Facebook Malaysia said in an email that it removed Mahathir’s posting for violating its policies. “We do not allow hate speech on Facebook and strongly condemn any support for violence, death or physical harm,” it said.

The comments by Mahathir were a response to calls by Muslim nations to boycott French products after French leader Emmanuel Macron described Islam as a religion “in crisis” and vowed to crack down on radicalism following the beheading of a French teacher who showed his class a cartoon depicting Prophet Mohammed.

The former Malaysian Prime Minister is no stranger to controversial comments, which have in the past centered around Israel and Jewish people.

In 2012, he wrote on his personal blog that “Jews rule this world by proxy.”
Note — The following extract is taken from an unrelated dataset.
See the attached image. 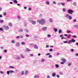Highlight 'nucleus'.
I'll return each instance as SVG.
<instances>
[{"label": "nucleus", "mask_w": 78, "mask_h": 78, "mask_svg": "<svg viewBox=\"0 0 78 78\" xmlns=\"http://www.w3.org/2000/svg\"><path fill=\"white\" fill-rule=\"evenodd\" d=\"M37 22L41 25H44L45 23V20L43 19H41V20H37Z\"/></svg>", "instance_id": "obj_1"}, {"label": "nucleus", "mask_w": 78, "mask_h": 78, "mask_svg": "<svg viewBox=\"0 0 78 78\" xmlns=\"http://www.w3.org/2000/svg\"><path fill=\"white\" fill-rule=\"evenodd\" d=\"M65 17L67 19H69V20H72V17L70 16V14H67L65 15Z\"/></svg>", "instance_id": "obj_2"}, {"label": "nucleus", "mask_w": 78, "mask_h": 78, "mask_svg": "<svg viewBox=\"0 0 78 78\" xmlns=\"http://www.w3.org/2000/svg\"><path fill=\"white\" fill-rule=\"evenodd\" d=\"M74 12L71 9H69L68 10V13L70 14H72V13H73Z\"/></svg>", "instance_id": "obj_3"}, {"label": "nucleus", "mask_w": 78, "mask_h": 78, "mask_svg": "<svg viewBox=\"0 0 78 78\" xmlns=\"http://www.w3.org/2000/svg\"><path fill=\"white\" fill-rule=\"evenodd\" d=\"M76 41L73 38L71 40H70L68 42V44H70L71 42H75V41Z\"/></svg>", "instance_id": "obj_4"}, {"label": "nucleus", "mask_w": 78, "mask_h": 78, "mask_svg": "<svg viewBox=\"0 0 78 78\" xmlns=\"http://www.w3.org/2000/svg\"><path fill=\"white\" fill-rule=\"evenodd\" d=\"M29 21L30 22L32 23L33 25H35V24L36 23V21H34L33 20H29Z\"/></svg>", "instance_id": "obj_5"}, {"label": "nucleus", "mask_w": 78, "mask_h": 78, "mask_svg": "<svg viewBox=\"0 0 78 78\" xmlns=\"http://www.w3.org/2000/svg\"><path fill=\"white\" fill-rule=\"evenodd\" d=\"M61 60L62 61L64 62H66V58H61Z\"/></svg>", "instance_id": "obj_6"}, {"label": "nucleus", "mask_w": 78, "mask_h": 78, "mask_svg": "<svg viewBox=\"0 0 78 78\" xmlns=\"http://www.w3.org/2000/svg\"><path fill=\"white\" fill-rule=\"evenodd\" d=\"M4 28L5 30H9V27L8 26L4 27Z\"/></svg>", "instance_id": "obj_7"}, {"label": "nucleus", "mask_w": 78, "mask_h": 78, "mask_svg": "<svg viewBox=\"0 0 78 78\" xmlns=\"http://www.w3.org/2000/svg\"><path fill=\"white\" fill-rule=\"evenodd\" d=\"M49 20L50 23H51L52 22H53V19L51 18L49 19Z\"/></svg>", "instance_id": "obj_8"}, {"label": "nucleus", "mask_w": 78, "mask_h": 78, "mask_svg": "<svg viewBox=\"0 0 78 78\" xmlns=\"http://www.w3.org/2000/svg\"><path fill=\"white\" fill-rule=\"evenodd\" d=\"M52 76L53 77H55L56 76V73H53L52 74Z\"/></svg>", "instance_id": "obj_9"}, {"label": "nucleus", "mask_w": 78, "mask_h": 78, "mask_svg": "<svg viewBox=\"0 0 78 78\" xmlns=\"http://www.w3.org/2000/svg\"><path fill=\"white\" fill-rule=\"evenodd\" d=\"M34 48H35L36 49H37L38 48V47L36 45H35L34 46Z\"/></svg>", "instance_id": "obj_10"}, {"label": "nucleus", "mask_w": 78, "mask_h": 78, "mask_svg": "<svg viewBox=\"0 0 78 78\" xmlns=\"http://www.w3.org/2000/svg\"><path fill=\"white\" fill-rule=\"evenodd\" d=\"M42 30L43 31H45V30H47V27H43L42 29Z\"/></svg>", "instance_id": "obj_11"}, {"label": "nucleus", "mask_w": 78, "mask_h": 78, "mask_svg": "<svg viewBox=\"0 0 78 78\" xmlns=\"http://www.w3.org/2000/svg\"><path fill=\"white\" fill-rule=\"evenodd\" d=\"M19 45H20L19 42H17L16 44V47H19Z\"/></svg>", "instance_id": "obj_12"}, {"label": "nucleus", "mask_w": 78, "mask_h": 78, "mask_svg": "<svg viewBox=\"0 0 78 78\" xmlns=\"http://www.w3.org/2000/svg\"><path fill=\"white\" fill-rule=\"evenodd\" d=\"M34 78H39V76L37 75H36L34 76Z\"/></svg>", "instance_id": "obj_13"}, {"label": "nucleus", "mask_w": 78, "mask_h": 78, "mask_svg": "<svg viewBox=\"0 0 78 78\" xmlns=\"http://www.w3.org/2000/svg\"><path fill=\"white\" fill-rule=\"evenodd\" d=\"M54 30L55 32H57V31H58V29L56 28H54Z\"/></svg>", "instance_id": "obj_14"}, {"label": "nucleus", "mask_w": 78, "mask_h": 78, "mask_svg": "<svg viewBox=\"0 0 78 78\" xmlns=\"http://www.w3.org/2000/svg\"><path fill=\"white\" fill-rule=\"evenodd\" d=\"M55 66L56 68H58V67H59V66L58 64L55 65Z\"/></svg>", "instance_id": "obj_15"}, {"label": "nucleus", "mask_w": 78, "mask_h": 78, "mask_svg": "<svg viewBox=\"0 0 78 78\" xmlns=\"http://www.w3.org/2000/svg\"><path fill=\"white\" fill-rule=\"evenodd\" d=\"M28 70H26L25 71V75H27V74L28 73Z\"/></svg>", "instance_id": "obj_16"}, {"label": "nucleus", "mask_w": 78, "mask_h": 78, "mask_svg": "<svg viewBox=\"0 0 78 78\" xmlns=\"http://www.w3.org/2000/svg\"><path fill=\"white\" fill-rule=\"evenodd\" d=\"M46 4H47V5H50V2H49L48 1H46Z\"/></svg>", "instance_id": "obj_17"}, {"label": "nucleus", "mask_w": 78, "mask_h": 78, "mask_svg": "<svg viewBox=\"0 0 78 78\" xmlns=\"http://www.w3.org/2000/svg\"><path fill=\"white\" fill-rule=\"evenodd\" d=\"M73 5L74 6H76V2H74L73 3Z\"/></svg>", "instance_id": "obj_18"}, {"label": "nucleus", "mask_w": 78, "mask_h": 78, "mask_svg": "<svg viewBox=\"0 0 78 78\" xmlns=\"http://www.w3.org/2000/svg\"><path fill=\"white\" fill-rule=\"evenodd\" d=\"M19 31L20 32H23V29H20Z\"/></svg>", "instance_id": "obj_19"}, {"label": "nucleus", "mask_w": 78, "mask_h": 78, "mask_svg": "<svg viewBox=\"0 0 78 78\" xmlns=\"http://www.w3.org/2000/svg\"><path fill=\"white\" fill-rule=\"evenodd\" d=\"M20 56L21 58H22L23 59L24 58V56L23 55H22L20 54Z\"/></svg>", "instance_id": "obj_20"}, {"label": "nucleus", "mask_w": 78, "mask_h": 78, "mask_svg": "<svg viewBox=\"0 0 78 78\" xmlns=\"http://www.w3.org/2000/svg\"><path fill=\"white\" fill-rule=\"evenodd\" d=\"M16 59H17V60L19 59H20V57L18 56L16 58Z\"/></svg>", "instance_id": "obj_21"}, {"label": "nucleus", "mask_w": 78, "mask_h": 78, "mask_svg": "<svg viewBox=\"0 0 78 78\" xmlns=\"http://www.w3.org/2000/svg\"><path fill=\"white\" fill-rule=\"evenodd\" d=\"M26 51H30L31 50L30 49H29L28 48H26Z\"/></svg>", "instance_id": "obj_22"}, {"label": "nucleus", "mask_w": 78, "mask_h": 78, "mask_svg": "<svg viewBox=\"0 0 78 78\" xmlns=\"http://www.w3.org/2000/svg\"><path fill=\"white\" fill-rule=\"evenodd\" d=\"M21 45H25V42H23L21 43Z\"/></svg>", "instance_id": "obj_23"}, {"label": "nucleus", "mask_w": 78, "mask_h": 78, "mask_svg": "<svg viewBox=\"0 0 78 78\" xmlns=\"http://www.w3.org/2000/svg\"><path fill=\"white\" fill-rule=\"evenodd\" d=\"M13 2L15 3H17V1L16 0H14V1H13Z\"/></svg>", "instance_id": "obj_24"}, {"label": "nucleus", "mask_w": 78, "mask_h": 78, "mask_svg": "<svg viewBox=\"0 0 78 78\" xmlns=\"http://www.w3.org/2000/svg\"><path fill=\"white\" fill-rule=\"evenodd\" d=\"M73 38H76V37H77V36L76 35H73Z\"/></svg>", "instance_id": "obj_25"}, {"label": "nucleus", "mask_w": 78, "mask_h": 78, "mask_svg": "<svg viewBox=\"0 0 78 78\" xmlns=\"http://www.w3.org/2000/svg\"><path fill=\"white\" fill-rule=\"evenodd\" d=\"M70 37H71V35L69 34L68 35V37L67 38L70 39Z\"/></svg>", "instance_id": "obj_26"}, {"label": "nucleus", "mask_w": 78, "mask_h": 78, "mask_svg": "<svg viewBox=\"0 0 78 78\" xmlns=\"http://www.w3.org/2000/svg\"><path fill=\"white\" fill-rule=\"evenodd\" d=\"M25 31H26V32H27V33H28V29H25L24 30Z\"/></svg>", "instance_id": "obj_27"}, {"label": "nucleus", "mask_w": 78, "mask_h": 78, "mask_svg": "<svg viewBox=\"0 0 78 78\" xmlns=\"http://www.w3.org/2000/svg\"><path fill=\"white\" fill-rule=\"evenodd\" d=\"M62 33V31L61 30H59V33L60 34V33Z\"/></svg>", "instance_id": "obj_28"}, {"label": "nucleus", "mask_w": 78, "mask_h": 78, "mask_svg": "<svg viewBox=\"0 0 78 78\" xmlns=\"http://www.w3.org/2000/svg\"><path fill=\"white\" fill-rule=\"evenodd\" d=\"M66 33H71V31H70V30H68L66 31Z\"/></svg>", "instance_id": "obj_29"}, {"label": "nucleus", "mask_w": 78, "mask_h": 78, "mask_svg": "<svg viewBox=\"0 0 78 78\" xmlns=\"http://www.w3.org/2000/svg\"><path fill=\"white\" fill-rule=\"evenodd\" d=\"M61 5H62V6H64V5H65V3H61Z\"/></svg>", "instance_id": "obj_30"}, {"label": "nucleus", "mask_w": 78, "mask_h": 78, "mask_svg": "<svg viewBox=\"0 0 78 78\" xmlns=\"http://www.w3.org/2000/svg\"><path fill=\"white\" fill-rule=\"evenodd\" d=\"M12 43V44H14L15 43V41L14 40H12L11 42Z\"/></svg>", "instance_id": "obj_31"}, {"label": "nucleus", "mask_w": 78, "mask_h": 78, "mask_svg": "<svg viewBox=\"0 0 78 78\" xmlns=\"http://www.w3.org/2000/svg\"><path fill=\"white\" fill-rule=\"evenodd\" d=\"M53 4H54V5H56V4L57 3L56 2H55V1H54L53 2Z\"/></svg>", "instance_id": "obj_32"}, {"label": "nucleus", "mask_w": 78, "mask_h": 78, "mask_svg": "<svg viewBox=\"0 0 78 78\" xmlns=\"http://www.w3.org/2000/svg\"><path fill=\"white\" fill-rule=\"evenodd\" d=\"M9 26H10V27H12V24L11 23H9Z\"/></svg>", "instance_id": "obj_33"}, {"label": "nucleus", "mask_w": 78, "mask_h": 78, "mask_svg": "<svg viewBox=\"0 0 78 78\" xmlns=\"http://www.w3.org/2000/svg\"><path fill=\"white\" fill-rule=\"evenodd\" d=\"M78 27V25H74V27L75 28H77V27Z\"/></svg>", "instance_id": "obj_34"}, {"label": "nucleus", "mask_w": 78, "mask_h": 78, "mask_svg": "<svg viewBox=\"0 0 78 78\" xmlns=\"http://www.w3.org/2000/svg\"><path fill=\"white\" fill-rule=\"evenodd\" d=\"M66 8H63V12H65V11H66Z\"/></svg>", "instance_id": "obj_35"}, {"label": "nucleus", "mask_w": 78, "mask_h": 78, "mask_svg": "<svg viewBox=\"0 0 78 78\" xmlns=\"http://www.w3.org/2000/svg\"><path fill=\"white\" fill-rule=\"evenodd\" d=\"M63 42L65 44H67V42H68V41H64Z\"/></svg>", "instance_id": "obj_36"}, {"label": "nucleus", "mask_w": 78, "mask_h": 78, "mask_svg": "<svg viewBox=\"0 0 78 78\" xmlns=\"http://www.w3.org/2000/svg\"><path fill=\"white\" fill-rule=\"evenodd\" d=\"M4 22L3 20H0V23H3Z\"/></svg>", "instance_id": "obj_37"}, {"label": "nucleus", "mask_w": 78, "mask_h": 78, "mask_svg": "<svg viewBox=\"0 0 78 78\" xmlns=\"http://www.w3.org/2000/svg\"><path fill=\"white\" fill-rule=\"evenodd\" d=\"M44 61H45V59L43 58L41 59V62H44Z\"/></svg>", "instance_id": "obj_38"}, {"label": "nucleus", "mask_w": 78, "mask_h": 78, "mask_svg": "<svg viewBox=\"0 0 78 78\" xmlns=\"http://www.w3.org/2000/svg\"><path fill=\"white\" fill-rule=\"evenodd\" d=\"M26 37H28L29 36H30V35L28 34H26Z\"/></svg>", "instance_id": "obj_39"}, {"label": "nucleus", "mask_w": 78, "mask_h": 78, "mask_svg": "<svg viewBox=\"0 0 78 78\" xmlns=\"http://www.w3.org/2000/svg\"><path fill=\"white\" fill-rule=\"evenodd\" d=\"M9 68H10L11 69H14V67L12 66H10L9 67Z\"/></svg>", "instance_id": "obj_40"}, {"label": "nucleus", "mask_w": 78, "mask_h": 78, "mask_svg": "<svg viewBox=\"0 0 78 78\" xmlns=\"http://www.w3.org/2000/svg\"><path fill=\"white\" fill-rule=\"evenodd\" d=\"M17 18H18V19H20V17L19 16H17Z\"/></svg>", "instance_id": "obj_41"}, {"label": "nucleus", "mask_w": 78, "mask_h": 78, "mask_svg": "<svg viewBox=\"0 0 78 78\" xmlns=\"http://www.w3.org/2000/svg\"><path fill=\"white\" fill-rule=\"evenodd\" d=\"M9 73H10V72L9 71H8L7 72V74H8V75H9Z\"/></svg>", "instance_id": "obj_42"}, {"label": "nucleus", "mask_w": 78, "mask_h": 78, "mask_svg": "<svg viewBox=\"0 0 78 78\" xmlns=\"http://www.w3.org/2000/svg\"><path fill=\"white\" fill-rule=\"evenodd\" d=\"M9 72H10V73H13V72H14V71H12V70H10L9 71Z\"/></svg>", "instance_id": "obj_43"}, {"label": "nucleus", "mask_w": 78, "mask_h": 78, "mask_svg": "<svg viewBox=\"0 0 78 78\" xmlns=\"http://www.w3.org/2000/svg\"><path fill=\"white\" fill-rule=\"evenodd\" d=\"M72 65V63H69L68 64V66H70Z\"/></svg>", "instance_id": "obj_44"}, {"label": "nucleus", "mask_w": 78, "mask_h": 78, "mask_svg": "<svg viewBox=\"0 0 78 78\" xmlns=\"http://www.w3.org/2000/svg\"><path fill=\"white\" fill-rule=\"evenodd\" d=\"M49 58H52V55H50L49 56Z\"/></svg>", "instance_id": "obj_45"}, {"label": "nucleus", "mask_w": 78, "mask_h": 78, "mask_svg": "<svg viewBox=\"0 0 78 78\" xmlns=\"http://www.w3.org/2000/svg\"><path fill=\"white\" fill-rule=\"evenodd\" d=\"M20 38V36H18L16 37V39H18V38Z\"/></svg>", "instance_id": "obj_46"}, {"label": "nucleus", "mask_w": 78, "mask_h": 78, "mask_svg": "<svg viewBox=\"0 0 78 78\" xmlns=\"http://www.w3.org/2000/svg\"><path fill=\"white\" fill-rule=\"evenodd\" d=\"M24 73V71H23L22 72V75H23Z\"/></svg>", "instance_id": "obj_47"}, {"label": "nucleus", "mask_w": 78, "mask_h": 78, "mask_svg": "<svg viewBox=\"0 0 78 78\" xmlns=\"http://www.w3.org/2000/svg\"><path fill=\"white\" fill-rule=\"evenodd\" d=\"M3 28H0V31H3Z\"/></svg>", "instance_id": "obj_48"}, {"label": "nucleus", "mask_w": 78, "mask_h": 78, "mask_svg": "<svg viewBox=\"0 0 78 78\" xmlns=\"http://www.w3.org/2000/svg\"><path fill=\"white\" fill-rule=\"evenodd\" d=\"M3 15L4 16H5L6 15V12H5L4 13Z\"/></svg>", "instance_id": "obj_49"}, {"label": "nucleus", "mask_w": 78, "mask_h": 78, "mask_svg": "<svg viewBox=\"0 0 78 78\" xmlns=\"http://www.w3.org/2000/svg\"><path fill=\"white\" fill-rule=\"evenodd\" d=\"M65 62H61V64H64Z\"/></svg>", "instance_id": "obj_50"}, {"label": "nucleus", "mask_w": 78, "mask_h": 78, "mask_svg": "<svg viewBox=\"0 0 78 78\" xmlns=\"http://www.w3.org/2000/svg\"><path fill=\"white\" fill-rule=\"evenodd\" d=\"M57 78H59V77H60V76L59 75H57Z\"/></svg>", "instance_id": "obj_51"}, {"label": "nucleus", "mask_w": 78, "mask_h": 78, "mask_svg": "<svg viewBox=\"0 0 78 78\" xmlns=\"http://www.w3.org/2000/svg\"><path fill=\"white\" fill-rule=\"evenodd\" d=\"M48 37H51V35H50L48 34Z\"/></svg>", "instance_id": "obj_52"}, {"label": "nucleus", "mask_w": 78, "mask_h": 78, "mask_svg": "<svg viewBox=\"0 0 78 78\" xmlns=\"http://www.w3.org/2000/svg\"><path fill=\"white\" fill-rule=\"evenodd\" d=\"M49 51H53V49H50V50H49Z\"/></svg>", "instance_id": "obj_53"}, {"label": "nucleus", "mask_w": 78, "mask_h": 78, "mask_svg": "<svg viewBox=\"0 0 78 78\" xmlns=\"http://www.w3.org/2000/svg\"><path fill=\"white\" fill-rule=\"evenodd\" d=\"M28 9L29 11H31V9L30 7H29L28 8Z\"/></svg>", "instance_id": "obj_54"}, {"label": "nucleus", "mask_w": 78, "mask_h": 78, "mask_svg": "<svg viewBox=\"0 0 78 78\" xmlns=\"http://www.w3.org/2000/svg\"><path fill=\"white\" fill-rule=\"evenodd\" d=\"M71 51L72 52H73V51H74V49H71Z\"/></svg>", "instance_id": "obj_55"}, {"label": "nucleus", "mask_w": 78, "mask_h": 78, "mask_svg": "<svg viewBox=\"0 0 78 78\" xmlns=\"http://www.w3.org/2000/svg\"><path fill=\"white\" fill-rule=\"evenodd\" d=\"M64 36H69V35H67V34H65L64 35Z\"/></svg>", "instance_id": "obj_56"}, {"label": "nucleus", "mask_w": 78, "mask_h": 78, "mask_svg": "<svg viewBox=\"0 0 78 78\" xmlns=\"http://www.w3.org/2000/svg\"><path fill=\"white\" fill-rule=\"evenodd\" d=\"M76 21V19L74 20L73 22H75Z\"/></svg>", "instance_id": "obj_57"}, {"label": "nucleus", "mask_w": 78, "mask_h": 78, "mask_svg": "<svg viewBox=\"0 0 78 78\" xmlns=\"http://www.w3.org/2000/svg\"><path fill=\"white\" fill-rule=\"evenodd\" d=\"M0 73H1V74H3V72L2 71H0Z\"/></svg>", "instance_id": "obj_58"}, {"label": "nucleus", "mask_w": 78, "mask_h": 78, "mask_svg": "<svg viewBox=\"0 0 78 78\" xmlns=\"http://www.w3.org/2000/svg\"><path fill=\"white\" fill-rule=\"evenodd\" d=\"M4 51L5 53H6L7 52V51L6 50H4Z\"/></svg>", "instance_id": "obj_59"}, {"label": "nucleus", "mask_w": 78, "mask_h": 78, "mask_svg": "<svg viewBox=\"0 0 78 78\" xmlns=\"http://www.w3.org/2000/svg\"><path fill=\"white\" fill-rule=\"evenodd\" d=\"M50 55V53H48L46 54V55Z\"/></svg>", "instance_id": "obj_60"}, {"label": "nucleus", "mask_w": 78, "mask_h": 78, "mask_svg": "<svg viewBox=\"0 0 78 78\" xmlns=\"http://www.w3.org/2000/svg\"><path fill=\"white\" fill-rule=\"evenodd\" d=\"M62 36H63V35H61L60 36V37H62Z\"/></svg>", "instance_id": "obj_61"}, {"label": "nucleus", "mask_w": 78, "mask_h": 78, "mask_svg": "<svg viewBox=\"0 0 78 78\" xmlns=\"http://www.w3.org/2000/svg\"><path fill=\"white\" fill-rule=\"evenodd\" d=\"M46 48H48V47H49V46L48 45H46Z\"/></svg>", "instance_id": "obj_62"}, {"label": "nucleus", "mask_w": 78, "mask_h": 78, "mask_svg": "<svg viewBox=\"0 0 78 78\" xmlns=\"http://www.w3.org/2000/svg\"><path fill=\"white\" fill-rule=\"evenodd\" d=\"M60 75H62L63 73H62V72H60Z\"/></svg>", "instance_id": "obj_63"}, {"label": "nucleus", "mask_w": 78, "mask_h": 78, "mask_svg": "<svg viewBox=\"0 0 78 78\" xmlns=\"http://www.w3.org/2000/svg\"><path fill=\"white\" fill-rule=\"evenodd\" d=\"M76 45H77V46H78V43H76Z\"/></svg>", "instance_id": "obj_64"}]
</instances>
In August of 2018, Mahathir defended his right to be anti-Semitic, arguing that anti-Semitism is an artificial construct created to silence critics of the Jews.

In October that year, he said that Jews are “hook-nosed” and accused them of creating problems in the Middle East.

In June of 2019, he unleashed a stream of anti-Semitic statements during an appearance at Cambridge University.

“I have some Jewish friends, very good friends. They are not like the other Jews, that’s why they are my friends,” Mohamad said in response to a question about previous anti-Jewish statements. The response was met with laughter from some in the audience.

In September of 2019, Mohamad spoke at Columbia University as part of its annual world leaders forum, where he defended his past anti-Semitic statements and questioned the number of Jews killed during the Holocaust.